AANGELEVERDE TEKST =
————

Een uitstapje naar Gheel.
Door H.A. Banning.
II.
De H. Dymphna is altijd in 't bijzonder vereerd als de troosteresse der krankzinnigen, omdat reeds spoedig na haar marteldood velen dier ongelukkigen door hare voorspraak genezen werden. Zoo veelvuldig waren de wonderen, die bij haar graf plaats vonden, dat gansche scharen pelgrims naar Gheel togen om haren bijstand af te smeeken, en geloofwaardige geschiedschrijvers verhalen zelfs, dat bewoners der Rijnprovincie getracht hebben op heiligschennende wijze de reliquiën aan Gheel te ontrooven en hun gewest daarmede te verrijken.
Hoe zonderling en ergerlijk zoodanige handelwijze ook genoemd moet worden, er blijkt toch uit, dat de faam der mirakelen tot ver buiten Gheel was doorgedrongen, en men aan het bezit van de overblijfselen der heilige maagd en martelares groote waarde hechtte. Men vindt dan ook een aantal mirakelen geboekt, door getuigen gestaafd en wel gedurende een reeks van eeuwen. In de middeleeuwen had men weinig boeken, maar de mondelinge overleveringen waren veel in getal, zij werden met groote nauwkeurigheid van geslacht tot geslacht voortgeplant en blijven onafgebroken voortleven, terwijl geschreven en gedrukte boeken vergaan. Het zijn de Bollandisten geweest, die met hun bekende nauwkeurigheid van alles aanteekening gehouden hebben, wat betrekking had op de wonderen, die door de voorspraak der H. Dymphna hadden plaats gevonden en waarvan de bewijzen onloochenbaar waren. De Acta Sanctorum maken niet verder melding dan tot de eerste helft van het jaar 1668, dewijl het deel, waarin het leven der H. Dymphna wordt vermeld, kort daarna in 't licht verscheen; doch al zijn ook de latere registers der genezingen te Gheel, tijdens de fransche omwenteling, bij het vernietigen van het kapittel verloren gegaan, toch is het zeker, dat die wonderbare genezingen ook in de volgende eeuwen zijn blijven voortduren tot op onzen tijd.
Het vermelden der mirakelen zou te veel ruimte vorderen, doch wanneer wij ook slechts de voornaamste punten uit de geschiedenis van Gheel als toevluchtsoord der krankzinnigen aanstippen, zal daaruit voldoende blijken, welke groote waarde aan dat merkwaardig oord en aan de vereering van de H. Dymphna gehecht werd.
Omstreeks het midden der XIIe eeuw werden de reliquiën dier heilige maagd, in het bijzijn van den bisschop van Kamerijk en onderscheidene abten, in een zilveren reliquikas gelegd, die 81 pond woog. Eene eeuw later werd door bisschop Guido de Laon van Kamerijk de plechtige wijding der kerk verricht, en veertigjaren later verrees het gasthuis der H. Dymphna, door den heer van Gheel gesticht ter plaatse, waar zij den marteldood onderging. In de volgende eeuw werden door verschillende pausen aflaten verleend voor allen, die de kerk dezer heilige maagd bezochten.

————

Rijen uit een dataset
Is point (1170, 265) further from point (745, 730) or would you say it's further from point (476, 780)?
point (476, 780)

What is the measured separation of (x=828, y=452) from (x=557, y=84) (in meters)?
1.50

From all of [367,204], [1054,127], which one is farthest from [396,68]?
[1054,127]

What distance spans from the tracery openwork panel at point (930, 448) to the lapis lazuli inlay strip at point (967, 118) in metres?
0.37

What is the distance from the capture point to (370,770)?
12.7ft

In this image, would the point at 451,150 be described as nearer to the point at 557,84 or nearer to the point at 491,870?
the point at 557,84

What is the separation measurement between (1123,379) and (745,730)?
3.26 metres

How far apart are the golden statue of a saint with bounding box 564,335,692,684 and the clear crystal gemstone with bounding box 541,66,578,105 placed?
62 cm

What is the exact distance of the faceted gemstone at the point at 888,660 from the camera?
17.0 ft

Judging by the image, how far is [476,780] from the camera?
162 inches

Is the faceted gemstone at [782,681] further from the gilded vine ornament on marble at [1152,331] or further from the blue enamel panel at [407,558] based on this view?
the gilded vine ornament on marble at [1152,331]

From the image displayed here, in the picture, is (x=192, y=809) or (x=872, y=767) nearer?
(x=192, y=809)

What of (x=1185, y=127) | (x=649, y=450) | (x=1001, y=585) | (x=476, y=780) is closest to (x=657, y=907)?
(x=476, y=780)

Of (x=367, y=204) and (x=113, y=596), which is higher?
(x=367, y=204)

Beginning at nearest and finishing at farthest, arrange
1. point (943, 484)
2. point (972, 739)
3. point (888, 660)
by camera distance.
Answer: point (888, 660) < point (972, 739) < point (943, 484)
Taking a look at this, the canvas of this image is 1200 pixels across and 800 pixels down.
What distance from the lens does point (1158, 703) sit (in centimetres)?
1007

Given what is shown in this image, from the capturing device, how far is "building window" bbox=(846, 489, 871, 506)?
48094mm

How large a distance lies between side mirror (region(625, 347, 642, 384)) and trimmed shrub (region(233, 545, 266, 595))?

————

UIT TE VOEREN TAAK =
Beoordeel of elk van de volgende uitspraken overeenstemt met de tekst over Gheel. Antwoord telkens met ja of nee en citeer letterlijk de doorslaggevende woorden uit de tekst: (a) de zilveren reliquiekast woog 81 pond; (b) de Acta Sanctorum vermelden wonderen tot in de achttiende eeuw; (c) het gasthuis der H. Dymphna werd gesticht door de bisschop van Kamerijk.

VOLLEDIG ANTWOORD =
(a) Ja: "in een zilveren reliquikas gelegd, die 81 pond woog"
(b) Nee: "De Acta Sanctorum maken niet verder melding dan tot de eerste helft van het jaar 1668"
(c) Nee: "door den heer van Gheel gesticht"